THE PROBLEM: Copy the material from its first line through the line containing "128L148 134L163 136L169", swapping "Segment" for "Outline" and leaving everything else unchanged.

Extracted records

- - -

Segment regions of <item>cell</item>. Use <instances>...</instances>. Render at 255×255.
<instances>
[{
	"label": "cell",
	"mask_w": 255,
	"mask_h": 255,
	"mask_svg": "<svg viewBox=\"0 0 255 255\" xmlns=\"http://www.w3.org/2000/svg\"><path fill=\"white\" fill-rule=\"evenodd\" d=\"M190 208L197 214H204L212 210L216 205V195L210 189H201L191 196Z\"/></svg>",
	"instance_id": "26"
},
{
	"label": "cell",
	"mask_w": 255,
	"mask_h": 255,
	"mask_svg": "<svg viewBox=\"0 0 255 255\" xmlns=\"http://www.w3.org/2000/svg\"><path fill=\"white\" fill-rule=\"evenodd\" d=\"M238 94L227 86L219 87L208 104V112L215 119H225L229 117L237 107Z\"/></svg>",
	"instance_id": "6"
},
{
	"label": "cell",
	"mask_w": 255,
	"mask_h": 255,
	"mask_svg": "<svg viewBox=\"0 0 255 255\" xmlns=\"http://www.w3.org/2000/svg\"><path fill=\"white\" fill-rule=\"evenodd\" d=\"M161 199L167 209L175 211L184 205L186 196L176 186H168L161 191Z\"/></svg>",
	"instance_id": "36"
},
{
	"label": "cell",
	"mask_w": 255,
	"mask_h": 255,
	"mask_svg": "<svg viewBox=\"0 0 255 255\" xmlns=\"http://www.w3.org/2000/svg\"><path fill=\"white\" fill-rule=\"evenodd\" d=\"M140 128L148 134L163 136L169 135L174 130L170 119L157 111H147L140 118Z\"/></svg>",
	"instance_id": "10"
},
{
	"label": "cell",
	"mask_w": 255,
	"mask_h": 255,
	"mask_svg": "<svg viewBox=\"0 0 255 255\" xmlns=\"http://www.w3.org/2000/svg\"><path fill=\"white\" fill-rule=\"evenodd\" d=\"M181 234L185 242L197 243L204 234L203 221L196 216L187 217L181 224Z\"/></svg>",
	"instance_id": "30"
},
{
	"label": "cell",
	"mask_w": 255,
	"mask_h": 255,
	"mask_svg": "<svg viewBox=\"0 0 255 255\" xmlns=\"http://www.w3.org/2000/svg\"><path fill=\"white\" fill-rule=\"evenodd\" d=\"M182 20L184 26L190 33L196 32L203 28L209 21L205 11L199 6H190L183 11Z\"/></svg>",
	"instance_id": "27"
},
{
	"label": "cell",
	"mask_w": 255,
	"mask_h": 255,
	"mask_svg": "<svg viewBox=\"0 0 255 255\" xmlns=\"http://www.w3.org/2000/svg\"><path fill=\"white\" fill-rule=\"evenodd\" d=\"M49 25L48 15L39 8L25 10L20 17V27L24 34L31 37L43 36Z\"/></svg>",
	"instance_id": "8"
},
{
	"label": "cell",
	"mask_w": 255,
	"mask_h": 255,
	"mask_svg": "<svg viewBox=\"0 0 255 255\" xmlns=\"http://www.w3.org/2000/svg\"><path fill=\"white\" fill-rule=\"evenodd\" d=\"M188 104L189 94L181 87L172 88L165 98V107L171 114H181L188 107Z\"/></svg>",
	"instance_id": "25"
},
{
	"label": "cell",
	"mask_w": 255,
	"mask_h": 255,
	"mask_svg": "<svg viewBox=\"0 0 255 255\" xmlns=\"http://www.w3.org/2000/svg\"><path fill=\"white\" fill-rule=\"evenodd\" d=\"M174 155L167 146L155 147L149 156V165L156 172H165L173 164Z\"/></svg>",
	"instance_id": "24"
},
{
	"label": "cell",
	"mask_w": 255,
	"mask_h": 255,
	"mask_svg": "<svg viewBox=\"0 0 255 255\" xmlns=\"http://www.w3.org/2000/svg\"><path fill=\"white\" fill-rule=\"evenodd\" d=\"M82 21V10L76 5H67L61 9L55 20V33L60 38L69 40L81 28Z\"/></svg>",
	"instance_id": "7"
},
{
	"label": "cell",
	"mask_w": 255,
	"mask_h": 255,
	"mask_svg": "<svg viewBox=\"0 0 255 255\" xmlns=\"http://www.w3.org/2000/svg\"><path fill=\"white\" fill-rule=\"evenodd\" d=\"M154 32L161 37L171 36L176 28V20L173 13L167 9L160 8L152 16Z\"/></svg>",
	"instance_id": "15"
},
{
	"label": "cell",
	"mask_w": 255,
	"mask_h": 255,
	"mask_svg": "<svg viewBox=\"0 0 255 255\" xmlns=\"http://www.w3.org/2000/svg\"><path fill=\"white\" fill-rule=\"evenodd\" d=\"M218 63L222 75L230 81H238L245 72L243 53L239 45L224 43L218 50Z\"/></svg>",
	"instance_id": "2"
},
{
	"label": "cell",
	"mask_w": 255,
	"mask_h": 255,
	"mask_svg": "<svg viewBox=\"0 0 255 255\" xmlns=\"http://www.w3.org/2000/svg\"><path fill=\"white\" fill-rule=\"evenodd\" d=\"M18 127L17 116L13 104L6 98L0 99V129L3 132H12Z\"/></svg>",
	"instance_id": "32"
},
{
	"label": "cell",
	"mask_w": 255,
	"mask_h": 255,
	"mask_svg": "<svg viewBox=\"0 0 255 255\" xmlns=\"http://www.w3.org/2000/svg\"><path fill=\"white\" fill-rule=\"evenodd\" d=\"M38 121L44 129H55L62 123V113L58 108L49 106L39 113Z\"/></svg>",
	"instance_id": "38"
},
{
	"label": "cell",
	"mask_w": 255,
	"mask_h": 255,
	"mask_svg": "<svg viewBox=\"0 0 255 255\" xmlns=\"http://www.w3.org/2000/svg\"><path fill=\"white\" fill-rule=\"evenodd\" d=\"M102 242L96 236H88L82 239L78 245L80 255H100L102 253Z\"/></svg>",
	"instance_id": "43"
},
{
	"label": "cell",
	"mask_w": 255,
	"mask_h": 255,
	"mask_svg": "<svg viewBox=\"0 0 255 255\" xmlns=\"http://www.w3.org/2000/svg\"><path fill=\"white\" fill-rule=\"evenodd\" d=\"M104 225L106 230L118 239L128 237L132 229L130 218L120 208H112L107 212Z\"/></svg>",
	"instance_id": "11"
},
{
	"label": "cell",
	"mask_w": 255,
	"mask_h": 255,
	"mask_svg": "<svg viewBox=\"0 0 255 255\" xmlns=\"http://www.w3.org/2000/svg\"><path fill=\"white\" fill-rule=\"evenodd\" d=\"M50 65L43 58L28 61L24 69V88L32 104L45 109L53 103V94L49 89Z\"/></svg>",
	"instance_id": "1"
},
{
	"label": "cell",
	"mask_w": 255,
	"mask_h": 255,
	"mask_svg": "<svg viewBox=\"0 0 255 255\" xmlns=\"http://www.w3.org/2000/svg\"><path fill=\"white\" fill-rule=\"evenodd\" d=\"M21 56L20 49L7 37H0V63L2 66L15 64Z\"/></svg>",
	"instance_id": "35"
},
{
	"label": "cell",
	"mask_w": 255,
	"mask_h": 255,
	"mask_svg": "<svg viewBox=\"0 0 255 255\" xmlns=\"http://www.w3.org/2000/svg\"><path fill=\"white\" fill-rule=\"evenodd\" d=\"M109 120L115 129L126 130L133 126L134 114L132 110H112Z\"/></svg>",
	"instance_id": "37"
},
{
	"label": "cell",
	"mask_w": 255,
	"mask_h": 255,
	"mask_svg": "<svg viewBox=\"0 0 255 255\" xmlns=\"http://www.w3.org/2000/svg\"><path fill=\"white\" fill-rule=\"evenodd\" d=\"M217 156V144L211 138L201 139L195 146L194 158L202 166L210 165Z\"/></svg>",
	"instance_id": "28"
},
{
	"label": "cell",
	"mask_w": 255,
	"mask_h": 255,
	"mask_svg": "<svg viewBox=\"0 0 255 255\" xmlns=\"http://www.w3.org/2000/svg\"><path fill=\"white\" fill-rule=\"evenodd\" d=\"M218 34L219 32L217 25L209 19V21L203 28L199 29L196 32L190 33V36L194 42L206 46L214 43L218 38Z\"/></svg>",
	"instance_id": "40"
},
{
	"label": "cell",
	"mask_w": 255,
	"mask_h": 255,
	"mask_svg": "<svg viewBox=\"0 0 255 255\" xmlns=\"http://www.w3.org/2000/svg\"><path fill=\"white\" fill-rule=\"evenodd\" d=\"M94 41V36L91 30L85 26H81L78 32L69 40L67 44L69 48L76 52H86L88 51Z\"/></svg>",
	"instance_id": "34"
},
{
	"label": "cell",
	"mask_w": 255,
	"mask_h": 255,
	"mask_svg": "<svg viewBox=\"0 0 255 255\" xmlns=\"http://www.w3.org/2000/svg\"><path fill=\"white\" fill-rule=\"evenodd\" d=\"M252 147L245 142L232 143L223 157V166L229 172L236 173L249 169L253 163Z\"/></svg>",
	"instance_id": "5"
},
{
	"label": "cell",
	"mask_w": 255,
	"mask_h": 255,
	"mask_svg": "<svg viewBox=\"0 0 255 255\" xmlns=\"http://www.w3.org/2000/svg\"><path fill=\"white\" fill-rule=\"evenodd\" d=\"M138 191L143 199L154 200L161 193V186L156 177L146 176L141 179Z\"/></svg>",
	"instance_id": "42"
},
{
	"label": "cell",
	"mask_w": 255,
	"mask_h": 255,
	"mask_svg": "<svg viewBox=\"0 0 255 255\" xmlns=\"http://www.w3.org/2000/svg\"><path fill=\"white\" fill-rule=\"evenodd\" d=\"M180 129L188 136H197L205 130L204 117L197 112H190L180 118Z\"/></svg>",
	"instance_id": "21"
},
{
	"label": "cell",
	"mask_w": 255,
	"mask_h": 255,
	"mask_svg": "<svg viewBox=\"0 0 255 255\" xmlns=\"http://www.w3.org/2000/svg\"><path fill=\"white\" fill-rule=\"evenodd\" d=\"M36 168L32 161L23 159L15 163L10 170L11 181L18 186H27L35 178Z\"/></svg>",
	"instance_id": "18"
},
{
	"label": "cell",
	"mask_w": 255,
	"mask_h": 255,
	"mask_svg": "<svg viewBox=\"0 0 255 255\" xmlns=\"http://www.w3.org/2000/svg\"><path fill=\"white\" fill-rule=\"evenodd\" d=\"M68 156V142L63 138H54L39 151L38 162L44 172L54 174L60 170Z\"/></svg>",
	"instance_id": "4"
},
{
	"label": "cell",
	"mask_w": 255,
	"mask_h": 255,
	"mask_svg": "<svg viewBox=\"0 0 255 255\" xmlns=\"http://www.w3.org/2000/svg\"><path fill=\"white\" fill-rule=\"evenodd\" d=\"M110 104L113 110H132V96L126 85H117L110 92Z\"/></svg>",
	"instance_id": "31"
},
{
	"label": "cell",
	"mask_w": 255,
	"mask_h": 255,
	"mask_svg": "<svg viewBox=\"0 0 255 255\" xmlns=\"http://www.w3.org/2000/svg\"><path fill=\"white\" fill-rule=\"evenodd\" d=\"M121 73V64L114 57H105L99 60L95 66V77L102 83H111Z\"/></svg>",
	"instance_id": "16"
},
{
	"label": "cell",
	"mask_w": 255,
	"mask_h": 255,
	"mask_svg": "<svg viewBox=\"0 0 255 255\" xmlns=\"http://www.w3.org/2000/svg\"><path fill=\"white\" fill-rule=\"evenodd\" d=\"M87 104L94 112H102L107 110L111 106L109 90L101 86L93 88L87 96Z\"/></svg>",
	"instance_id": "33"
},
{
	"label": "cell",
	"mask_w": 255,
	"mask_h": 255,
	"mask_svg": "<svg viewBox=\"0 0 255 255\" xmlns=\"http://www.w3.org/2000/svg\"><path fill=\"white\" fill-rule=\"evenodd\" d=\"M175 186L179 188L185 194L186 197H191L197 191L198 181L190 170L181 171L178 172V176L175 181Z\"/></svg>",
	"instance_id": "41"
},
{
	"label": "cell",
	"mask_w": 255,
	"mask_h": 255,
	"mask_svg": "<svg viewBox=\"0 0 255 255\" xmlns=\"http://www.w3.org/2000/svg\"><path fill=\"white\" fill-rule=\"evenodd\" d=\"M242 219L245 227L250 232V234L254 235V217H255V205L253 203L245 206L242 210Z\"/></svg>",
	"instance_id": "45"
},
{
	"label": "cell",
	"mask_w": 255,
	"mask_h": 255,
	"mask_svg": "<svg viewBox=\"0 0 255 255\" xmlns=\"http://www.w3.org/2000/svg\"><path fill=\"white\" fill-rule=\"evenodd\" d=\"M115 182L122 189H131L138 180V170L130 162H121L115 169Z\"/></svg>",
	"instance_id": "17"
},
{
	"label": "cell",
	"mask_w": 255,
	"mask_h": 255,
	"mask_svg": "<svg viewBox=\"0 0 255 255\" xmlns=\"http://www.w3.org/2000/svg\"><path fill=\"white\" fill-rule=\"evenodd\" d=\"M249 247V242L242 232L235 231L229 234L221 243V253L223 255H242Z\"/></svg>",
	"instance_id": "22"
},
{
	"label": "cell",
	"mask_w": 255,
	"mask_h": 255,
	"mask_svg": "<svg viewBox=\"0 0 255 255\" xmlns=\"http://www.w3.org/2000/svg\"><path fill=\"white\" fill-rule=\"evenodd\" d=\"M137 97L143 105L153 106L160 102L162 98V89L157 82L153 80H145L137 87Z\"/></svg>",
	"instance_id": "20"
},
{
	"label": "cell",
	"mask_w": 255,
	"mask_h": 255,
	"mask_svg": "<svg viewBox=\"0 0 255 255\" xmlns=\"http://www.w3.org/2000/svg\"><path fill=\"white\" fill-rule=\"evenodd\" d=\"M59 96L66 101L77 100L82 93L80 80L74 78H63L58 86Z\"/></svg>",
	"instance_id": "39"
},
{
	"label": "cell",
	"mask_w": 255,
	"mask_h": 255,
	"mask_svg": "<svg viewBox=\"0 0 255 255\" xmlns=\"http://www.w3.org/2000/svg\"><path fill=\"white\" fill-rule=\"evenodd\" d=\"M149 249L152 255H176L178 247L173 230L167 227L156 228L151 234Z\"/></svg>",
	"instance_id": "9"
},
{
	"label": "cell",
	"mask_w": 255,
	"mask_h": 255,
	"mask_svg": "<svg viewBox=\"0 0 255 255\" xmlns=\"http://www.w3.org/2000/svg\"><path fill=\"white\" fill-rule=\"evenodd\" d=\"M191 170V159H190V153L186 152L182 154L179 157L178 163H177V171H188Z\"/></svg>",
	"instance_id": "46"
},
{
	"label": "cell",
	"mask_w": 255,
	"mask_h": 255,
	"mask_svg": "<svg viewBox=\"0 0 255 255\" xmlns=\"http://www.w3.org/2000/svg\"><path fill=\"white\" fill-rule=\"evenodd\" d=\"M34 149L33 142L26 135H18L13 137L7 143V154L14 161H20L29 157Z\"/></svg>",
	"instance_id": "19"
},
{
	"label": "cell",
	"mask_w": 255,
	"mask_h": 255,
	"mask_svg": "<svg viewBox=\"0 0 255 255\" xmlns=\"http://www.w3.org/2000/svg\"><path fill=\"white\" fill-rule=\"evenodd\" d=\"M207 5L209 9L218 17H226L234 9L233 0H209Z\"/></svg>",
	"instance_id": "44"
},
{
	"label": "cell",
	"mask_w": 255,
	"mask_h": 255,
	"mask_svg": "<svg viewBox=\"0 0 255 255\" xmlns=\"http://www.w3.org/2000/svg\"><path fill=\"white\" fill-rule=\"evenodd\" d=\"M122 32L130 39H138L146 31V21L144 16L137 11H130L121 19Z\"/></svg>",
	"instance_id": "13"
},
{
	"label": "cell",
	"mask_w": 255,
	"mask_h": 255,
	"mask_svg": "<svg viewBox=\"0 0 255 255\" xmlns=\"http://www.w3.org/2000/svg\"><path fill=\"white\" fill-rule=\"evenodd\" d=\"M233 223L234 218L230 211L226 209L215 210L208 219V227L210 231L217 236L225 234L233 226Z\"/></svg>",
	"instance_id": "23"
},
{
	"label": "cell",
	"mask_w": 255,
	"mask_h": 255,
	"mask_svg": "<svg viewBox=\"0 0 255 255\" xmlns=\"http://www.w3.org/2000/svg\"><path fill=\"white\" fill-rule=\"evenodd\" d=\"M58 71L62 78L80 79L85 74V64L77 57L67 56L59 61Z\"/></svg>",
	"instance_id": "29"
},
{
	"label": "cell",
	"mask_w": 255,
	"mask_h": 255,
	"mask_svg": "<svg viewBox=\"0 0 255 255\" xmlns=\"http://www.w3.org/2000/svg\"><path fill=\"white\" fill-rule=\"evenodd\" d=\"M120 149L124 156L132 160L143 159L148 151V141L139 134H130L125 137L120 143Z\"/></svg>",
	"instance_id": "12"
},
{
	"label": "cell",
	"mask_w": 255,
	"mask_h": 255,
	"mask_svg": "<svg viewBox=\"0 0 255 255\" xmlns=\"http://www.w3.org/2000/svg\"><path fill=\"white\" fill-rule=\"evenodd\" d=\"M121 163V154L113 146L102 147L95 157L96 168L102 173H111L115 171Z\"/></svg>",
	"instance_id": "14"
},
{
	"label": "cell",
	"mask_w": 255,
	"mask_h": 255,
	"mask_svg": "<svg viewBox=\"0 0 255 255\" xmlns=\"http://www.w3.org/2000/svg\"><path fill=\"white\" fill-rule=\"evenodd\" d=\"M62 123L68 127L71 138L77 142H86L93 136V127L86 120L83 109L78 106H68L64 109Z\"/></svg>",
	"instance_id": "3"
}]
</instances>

- - -

EXPECTED ANSWER:
Outline regions of <item>cell</item>. Use <instances>...</instances>. Render at 255×255.
<instances>
[{
	"label": "cell",
	"mask_w": 255,
	"mask_h": 255,
	"mask_svg": "<svg viewBox=\"0 0 255 255\" xmlns=\"http://www.w3.org/2000/svg\"><path fill=\"white\" fill-rule=\"evenodd\" d=\"M190 208L197 214H204L212 210L216 205V195L210 189H201L191 196Z\"/></svg>",
	"instance_id": "26"
},
{
	"label": "cell",
	"mask_w": 255,
	"mask_h": 255,
	"mask_svg": "<svg viewBox=\"0 0 255 255\" xmlns=\"http://www.w3.org/2000/svg\"><path fill=\"white\" fill-rule=\"evenodd\" d=\"M238 94L227 86L219 87L208 104V112L215 119H225L229 117L237 107Z\"/></svg>",
	"instance_id": "6"
},
{
	"label": "cell",
	"mask_w": 255,
	"mask_h": 255,
	"mask_svg": "<svg viewBox=\"0 0 255 255\" xmlns=\"http://www.w3.org/2000/svg\"><path fill=\"white\" fill-rule=\"evenodd\" d=\"M161 199L167 209L175 211L184 205L186 196L176 186H168L161 191Z\"/></svg>",
	"instance_id": "36"
},
{
	"label": "cell",
	"mask_w": 255,
	"mask_h": 255,
	"mask_svg": "<svg viewBox=\"0 0 255 255\" xmlns=\"http://www.w3.org/2000/svg\"><path fill=\"white\" fill-rule=\"evenodd\" d=\"M140 128L148 134L163 136L169 135L174 130L170 119L157 111H147L140 118Z\"/></svg>",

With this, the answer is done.